--- RECORDS SUPPLIED ---

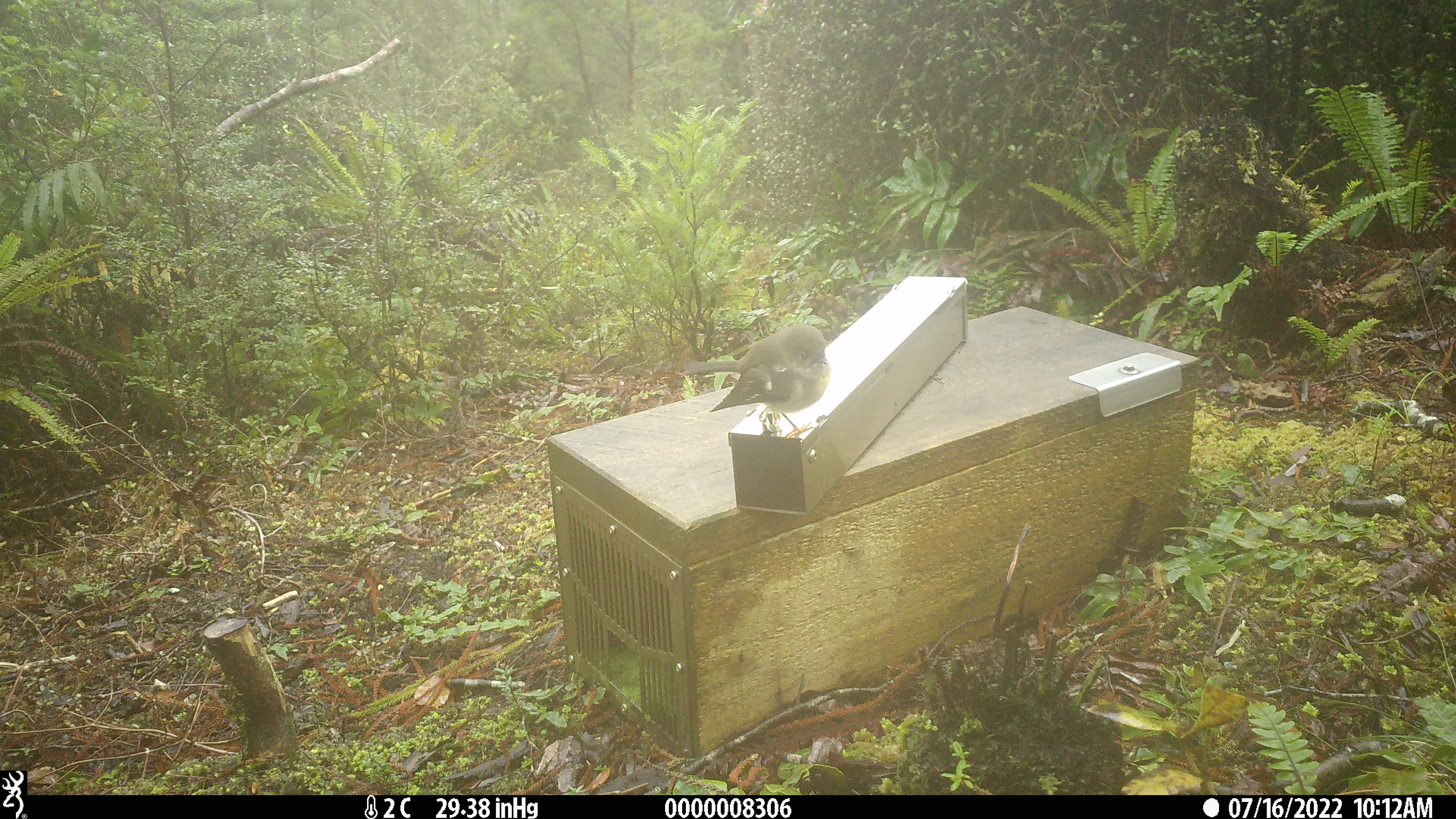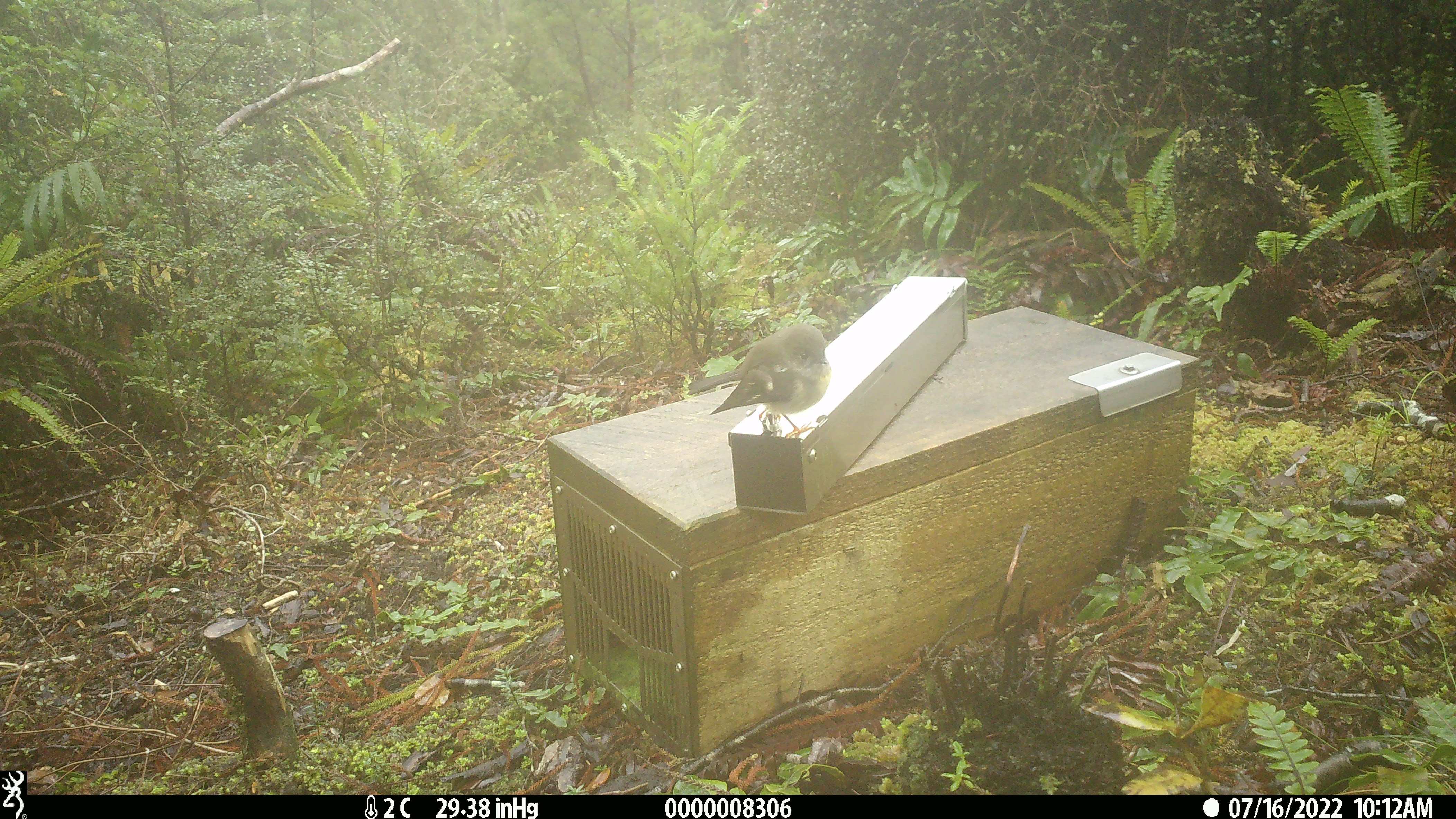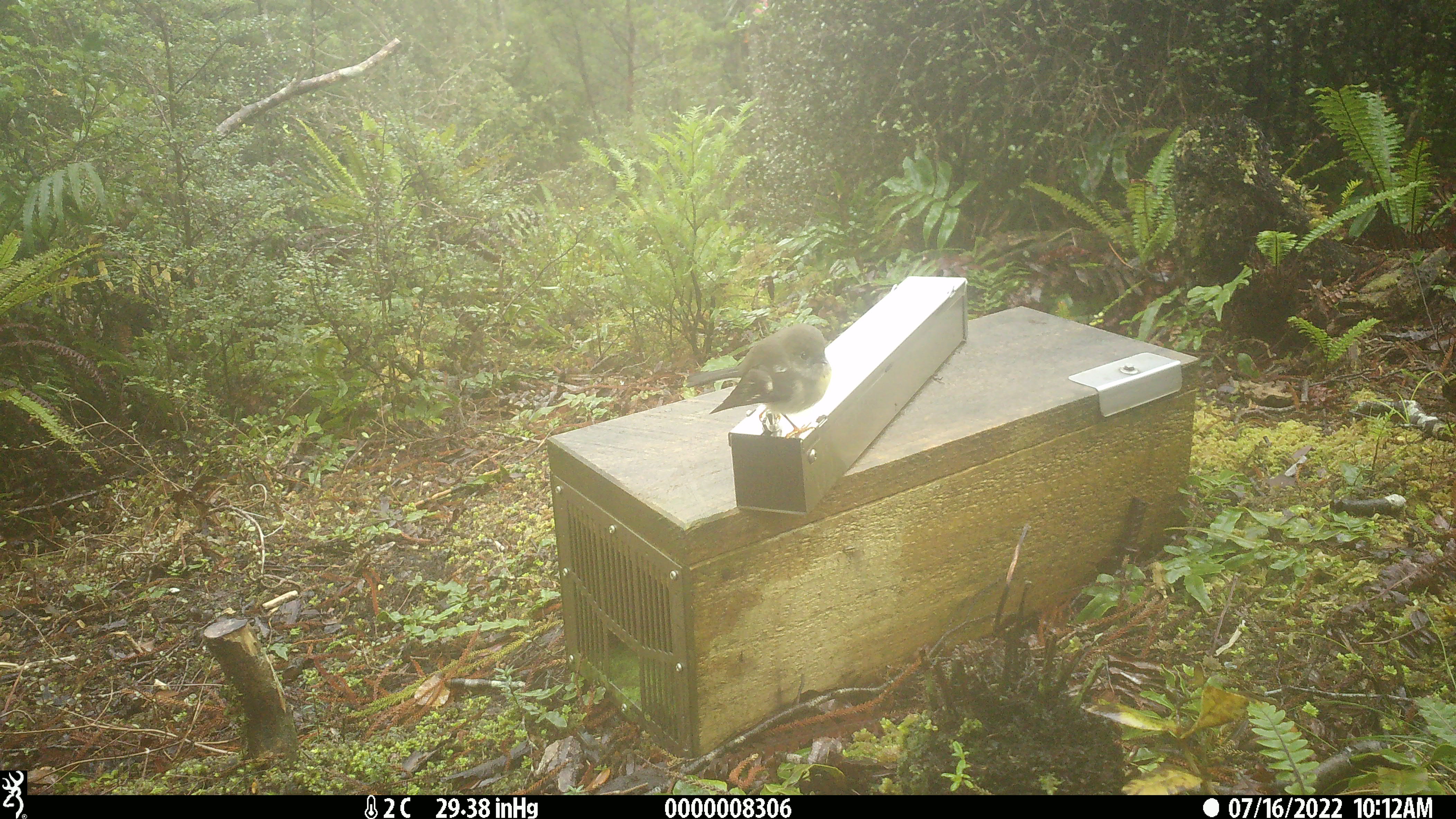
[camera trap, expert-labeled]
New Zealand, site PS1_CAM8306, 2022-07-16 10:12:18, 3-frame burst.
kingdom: Animalia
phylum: Chordata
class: Aves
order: Passeriformes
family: Petroicidae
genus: Petroica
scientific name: Petroica macrocephala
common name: tomtit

---

§ **EXERCISE AIM**
Starting with the top line, write out all the data above exactly; keep the pictures out.

§ **EXERCISE OUTPUT**
[camera trap, expert-labeled]
New Zealand, site PS1_CAM8306, 2022-07-16 10:12:18, 3-frame burst.
kingdom: Animalia
phylum: Chordata
class: Aves
order: Passeriformes
family: Petroicidae
genus: Petroica
scientific name: Petroica macrocephala
common name: tomtit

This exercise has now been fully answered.